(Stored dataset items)
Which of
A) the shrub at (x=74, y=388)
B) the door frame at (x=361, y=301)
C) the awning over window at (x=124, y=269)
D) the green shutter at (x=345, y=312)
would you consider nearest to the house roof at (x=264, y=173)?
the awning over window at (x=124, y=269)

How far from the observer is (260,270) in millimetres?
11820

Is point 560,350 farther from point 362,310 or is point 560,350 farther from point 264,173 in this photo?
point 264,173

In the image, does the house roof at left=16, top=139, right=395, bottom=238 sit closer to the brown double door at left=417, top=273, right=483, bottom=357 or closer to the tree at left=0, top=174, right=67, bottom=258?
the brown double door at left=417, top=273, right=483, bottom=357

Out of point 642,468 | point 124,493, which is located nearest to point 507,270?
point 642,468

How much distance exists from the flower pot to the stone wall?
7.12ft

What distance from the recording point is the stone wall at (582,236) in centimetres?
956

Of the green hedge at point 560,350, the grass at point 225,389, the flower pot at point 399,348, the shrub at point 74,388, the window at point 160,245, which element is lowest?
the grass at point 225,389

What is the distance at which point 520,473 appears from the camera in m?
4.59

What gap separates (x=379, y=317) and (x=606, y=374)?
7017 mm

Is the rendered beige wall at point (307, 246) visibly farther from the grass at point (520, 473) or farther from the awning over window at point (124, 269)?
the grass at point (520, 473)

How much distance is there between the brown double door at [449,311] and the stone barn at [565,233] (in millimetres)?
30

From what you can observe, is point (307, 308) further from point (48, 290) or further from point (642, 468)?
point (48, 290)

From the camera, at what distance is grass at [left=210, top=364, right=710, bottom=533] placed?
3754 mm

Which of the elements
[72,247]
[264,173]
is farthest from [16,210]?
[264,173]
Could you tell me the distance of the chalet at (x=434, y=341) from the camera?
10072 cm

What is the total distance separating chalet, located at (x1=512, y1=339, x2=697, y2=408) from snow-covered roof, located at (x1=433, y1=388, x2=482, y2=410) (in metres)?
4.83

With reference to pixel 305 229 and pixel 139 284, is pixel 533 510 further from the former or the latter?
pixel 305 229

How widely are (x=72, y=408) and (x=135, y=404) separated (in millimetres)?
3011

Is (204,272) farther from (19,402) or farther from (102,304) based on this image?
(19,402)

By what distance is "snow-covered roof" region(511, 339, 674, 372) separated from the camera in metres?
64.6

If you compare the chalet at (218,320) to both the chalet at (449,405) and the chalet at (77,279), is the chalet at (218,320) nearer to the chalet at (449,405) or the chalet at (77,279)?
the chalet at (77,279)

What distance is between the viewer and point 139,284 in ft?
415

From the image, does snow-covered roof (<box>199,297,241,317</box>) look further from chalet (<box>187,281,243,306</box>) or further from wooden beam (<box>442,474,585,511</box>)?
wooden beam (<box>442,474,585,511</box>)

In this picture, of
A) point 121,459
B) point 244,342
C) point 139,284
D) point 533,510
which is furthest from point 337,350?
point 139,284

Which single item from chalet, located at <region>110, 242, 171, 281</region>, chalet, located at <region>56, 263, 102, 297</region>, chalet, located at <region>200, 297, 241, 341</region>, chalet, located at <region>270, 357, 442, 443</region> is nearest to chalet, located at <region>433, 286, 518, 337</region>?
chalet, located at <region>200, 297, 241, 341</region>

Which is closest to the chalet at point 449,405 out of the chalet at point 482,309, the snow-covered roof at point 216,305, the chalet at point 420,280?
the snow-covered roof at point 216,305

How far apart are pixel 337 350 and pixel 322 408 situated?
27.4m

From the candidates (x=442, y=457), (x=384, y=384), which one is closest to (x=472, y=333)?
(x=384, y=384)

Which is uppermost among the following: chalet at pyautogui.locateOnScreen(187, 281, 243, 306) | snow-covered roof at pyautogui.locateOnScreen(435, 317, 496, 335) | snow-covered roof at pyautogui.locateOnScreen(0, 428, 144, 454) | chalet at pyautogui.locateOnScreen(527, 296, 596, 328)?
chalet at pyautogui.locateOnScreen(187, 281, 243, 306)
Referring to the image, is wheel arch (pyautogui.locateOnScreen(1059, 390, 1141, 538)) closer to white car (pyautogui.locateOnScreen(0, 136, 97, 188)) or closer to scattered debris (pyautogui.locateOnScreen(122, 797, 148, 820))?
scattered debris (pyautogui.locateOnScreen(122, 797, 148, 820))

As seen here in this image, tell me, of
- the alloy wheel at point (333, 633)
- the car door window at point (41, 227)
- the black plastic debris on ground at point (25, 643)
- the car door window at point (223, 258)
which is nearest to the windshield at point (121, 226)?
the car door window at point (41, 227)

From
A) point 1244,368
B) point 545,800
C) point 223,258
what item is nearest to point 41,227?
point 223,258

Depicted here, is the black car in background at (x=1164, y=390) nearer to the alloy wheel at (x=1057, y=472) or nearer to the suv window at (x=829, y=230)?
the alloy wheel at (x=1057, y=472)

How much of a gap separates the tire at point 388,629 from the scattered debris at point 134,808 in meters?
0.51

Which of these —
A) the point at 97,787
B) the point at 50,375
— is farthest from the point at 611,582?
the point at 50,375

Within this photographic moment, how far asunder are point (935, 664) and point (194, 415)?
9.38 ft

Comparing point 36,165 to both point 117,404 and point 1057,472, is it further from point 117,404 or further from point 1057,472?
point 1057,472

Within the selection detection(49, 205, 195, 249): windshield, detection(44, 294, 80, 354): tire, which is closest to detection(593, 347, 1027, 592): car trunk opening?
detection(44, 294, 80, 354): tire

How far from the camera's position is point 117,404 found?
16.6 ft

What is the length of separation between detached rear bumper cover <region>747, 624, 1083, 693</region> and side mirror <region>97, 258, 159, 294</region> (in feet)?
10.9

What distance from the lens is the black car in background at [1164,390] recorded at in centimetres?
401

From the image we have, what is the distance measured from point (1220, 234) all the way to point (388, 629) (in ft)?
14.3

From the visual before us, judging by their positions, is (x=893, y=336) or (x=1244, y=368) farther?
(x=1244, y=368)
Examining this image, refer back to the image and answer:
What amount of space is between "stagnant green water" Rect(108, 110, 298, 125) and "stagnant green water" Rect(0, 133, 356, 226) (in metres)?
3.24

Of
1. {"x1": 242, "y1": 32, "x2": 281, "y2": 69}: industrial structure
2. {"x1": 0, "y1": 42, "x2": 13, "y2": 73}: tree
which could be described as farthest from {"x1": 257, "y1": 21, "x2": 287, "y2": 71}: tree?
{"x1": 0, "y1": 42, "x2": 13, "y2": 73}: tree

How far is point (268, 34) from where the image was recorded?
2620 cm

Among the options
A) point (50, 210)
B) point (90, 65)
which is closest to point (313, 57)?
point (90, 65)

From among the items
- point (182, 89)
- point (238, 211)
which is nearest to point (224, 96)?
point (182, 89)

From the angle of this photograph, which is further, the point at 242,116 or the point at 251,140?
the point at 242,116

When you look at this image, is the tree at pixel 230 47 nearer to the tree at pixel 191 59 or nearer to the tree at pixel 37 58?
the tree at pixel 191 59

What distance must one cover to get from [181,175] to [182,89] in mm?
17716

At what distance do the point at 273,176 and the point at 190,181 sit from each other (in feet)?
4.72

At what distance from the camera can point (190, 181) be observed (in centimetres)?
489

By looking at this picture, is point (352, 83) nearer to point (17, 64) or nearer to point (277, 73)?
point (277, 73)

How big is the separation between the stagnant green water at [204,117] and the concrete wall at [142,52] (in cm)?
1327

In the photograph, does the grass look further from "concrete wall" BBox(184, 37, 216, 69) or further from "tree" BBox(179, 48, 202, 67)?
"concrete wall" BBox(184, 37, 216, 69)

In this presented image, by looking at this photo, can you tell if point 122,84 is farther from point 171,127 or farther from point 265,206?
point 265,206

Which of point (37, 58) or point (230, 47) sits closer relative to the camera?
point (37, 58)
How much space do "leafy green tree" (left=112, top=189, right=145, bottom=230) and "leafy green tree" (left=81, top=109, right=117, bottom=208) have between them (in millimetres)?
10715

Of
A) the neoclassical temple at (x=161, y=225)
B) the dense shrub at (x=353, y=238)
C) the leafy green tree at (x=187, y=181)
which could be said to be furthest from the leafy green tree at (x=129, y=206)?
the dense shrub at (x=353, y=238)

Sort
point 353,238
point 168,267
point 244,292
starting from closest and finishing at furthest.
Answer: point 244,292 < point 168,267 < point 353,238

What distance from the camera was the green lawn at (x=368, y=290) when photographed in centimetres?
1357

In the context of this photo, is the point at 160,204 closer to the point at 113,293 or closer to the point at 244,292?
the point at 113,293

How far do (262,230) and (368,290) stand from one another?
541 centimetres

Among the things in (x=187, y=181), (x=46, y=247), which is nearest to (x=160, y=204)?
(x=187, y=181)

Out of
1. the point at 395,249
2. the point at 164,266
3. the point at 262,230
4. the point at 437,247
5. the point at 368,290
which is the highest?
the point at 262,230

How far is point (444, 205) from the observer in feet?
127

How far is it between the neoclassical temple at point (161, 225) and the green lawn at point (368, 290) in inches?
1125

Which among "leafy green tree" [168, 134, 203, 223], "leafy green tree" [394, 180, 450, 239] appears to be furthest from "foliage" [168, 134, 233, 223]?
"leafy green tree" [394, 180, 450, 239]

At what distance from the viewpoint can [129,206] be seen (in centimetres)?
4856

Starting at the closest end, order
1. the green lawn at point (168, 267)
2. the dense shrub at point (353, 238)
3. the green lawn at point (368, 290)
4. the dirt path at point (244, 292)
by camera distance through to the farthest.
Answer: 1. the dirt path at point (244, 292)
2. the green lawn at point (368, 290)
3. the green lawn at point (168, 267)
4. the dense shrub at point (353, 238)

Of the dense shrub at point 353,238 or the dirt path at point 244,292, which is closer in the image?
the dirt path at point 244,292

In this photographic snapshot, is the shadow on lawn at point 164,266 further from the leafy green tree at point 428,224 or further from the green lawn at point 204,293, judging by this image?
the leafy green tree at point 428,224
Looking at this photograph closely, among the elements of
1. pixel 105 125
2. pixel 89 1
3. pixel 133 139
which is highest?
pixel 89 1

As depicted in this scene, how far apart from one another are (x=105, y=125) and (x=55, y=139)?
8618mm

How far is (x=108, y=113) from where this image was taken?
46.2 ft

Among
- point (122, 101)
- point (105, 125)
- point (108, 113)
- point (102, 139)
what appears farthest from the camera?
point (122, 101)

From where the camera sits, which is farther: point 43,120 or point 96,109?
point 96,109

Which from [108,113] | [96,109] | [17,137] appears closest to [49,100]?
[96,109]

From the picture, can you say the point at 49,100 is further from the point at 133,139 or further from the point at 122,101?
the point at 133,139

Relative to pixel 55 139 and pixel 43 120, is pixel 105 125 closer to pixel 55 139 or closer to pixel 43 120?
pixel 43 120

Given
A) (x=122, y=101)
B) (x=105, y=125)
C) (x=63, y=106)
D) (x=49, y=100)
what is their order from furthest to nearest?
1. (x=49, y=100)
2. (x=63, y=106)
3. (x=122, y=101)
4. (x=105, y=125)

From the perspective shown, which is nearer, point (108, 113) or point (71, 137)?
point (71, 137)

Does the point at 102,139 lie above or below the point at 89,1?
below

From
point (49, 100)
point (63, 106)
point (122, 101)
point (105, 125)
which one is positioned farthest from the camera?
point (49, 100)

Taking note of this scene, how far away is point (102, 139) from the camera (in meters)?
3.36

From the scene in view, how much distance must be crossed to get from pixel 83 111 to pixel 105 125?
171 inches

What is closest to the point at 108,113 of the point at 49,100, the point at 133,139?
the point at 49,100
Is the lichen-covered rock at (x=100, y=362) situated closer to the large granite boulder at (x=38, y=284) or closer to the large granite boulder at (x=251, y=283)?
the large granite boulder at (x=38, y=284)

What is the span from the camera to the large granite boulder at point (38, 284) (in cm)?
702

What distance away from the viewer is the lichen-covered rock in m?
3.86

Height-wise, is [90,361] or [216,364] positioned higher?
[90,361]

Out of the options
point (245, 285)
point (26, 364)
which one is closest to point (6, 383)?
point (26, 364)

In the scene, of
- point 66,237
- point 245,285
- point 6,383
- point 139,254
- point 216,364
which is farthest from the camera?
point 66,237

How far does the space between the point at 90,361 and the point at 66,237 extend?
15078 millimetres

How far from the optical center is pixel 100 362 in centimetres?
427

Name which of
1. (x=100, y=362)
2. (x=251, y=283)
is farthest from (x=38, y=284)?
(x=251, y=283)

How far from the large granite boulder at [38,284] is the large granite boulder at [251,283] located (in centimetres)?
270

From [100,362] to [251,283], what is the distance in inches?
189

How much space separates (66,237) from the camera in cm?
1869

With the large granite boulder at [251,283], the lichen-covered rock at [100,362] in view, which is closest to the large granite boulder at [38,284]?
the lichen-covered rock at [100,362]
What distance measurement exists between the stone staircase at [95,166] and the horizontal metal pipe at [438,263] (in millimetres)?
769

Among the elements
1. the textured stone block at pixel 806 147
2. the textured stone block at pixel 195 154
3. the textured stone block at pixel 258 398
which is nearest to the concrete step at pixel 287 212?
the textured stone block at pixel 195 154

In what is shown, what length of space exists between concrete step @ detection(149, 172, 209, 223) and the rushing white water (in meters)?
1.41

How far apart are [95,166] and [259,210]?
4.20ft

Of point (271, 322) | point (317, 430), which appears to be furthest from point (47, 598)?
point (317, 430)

◆ Requirements
Turn the lines from the one with "Among the things" up to and including the one with "4. the dense shrub at point (353, 238)" into a numbered list, skipping blank lines.

◆ Written answer
1. Among the things in (x=187, y=181), (x=46, y=247), which is nearest to (x=160, y=204)?
2. (x=187, y=181)
3. Out of
4. 1. the point at 395,249
5. 2. the point at 164,266
6. 3. the point at 262,230
7. 4. the point at 437,247
8. 5. the point at 368,290
9. which is the highest?
10. the point at 262,230
11. How far is point (444, 205) from the observer in feet?
12. 127
13. How far is it between the neoclassical temple at point (161, 225) and the green lawn at point (368, 290) in inches?
14. 1125
15. Which among "leafy green tree" [168, 134, 203, 223], "leafy green tree" [394, 180, 450, 239] appears to be furthest from "foliage" [168, 134, 233, 223]?
16. "leafy green tree" [394, 180, 450, 239]
17. At what distance from the viewpoint can [129,206] be seen (in centimetres)?
18. 4856
19. Starting at the closest end, order
20. 1. the green lawn at point (168, 267)
21. 2. the dense shrub at point (353, 238)
22. 3. the green lawn at point (368, 290)
23. 4. the dirt path at point (244, 292)
24. by camera distance through to the farthest.
25. Answer: 1. the dirt path at point (244, 292)
26. 2. the green lawn at point (368, 290)
27. 3. the green lawn at point (168, 267)
28. 4. the dense shrub at point (353, 238)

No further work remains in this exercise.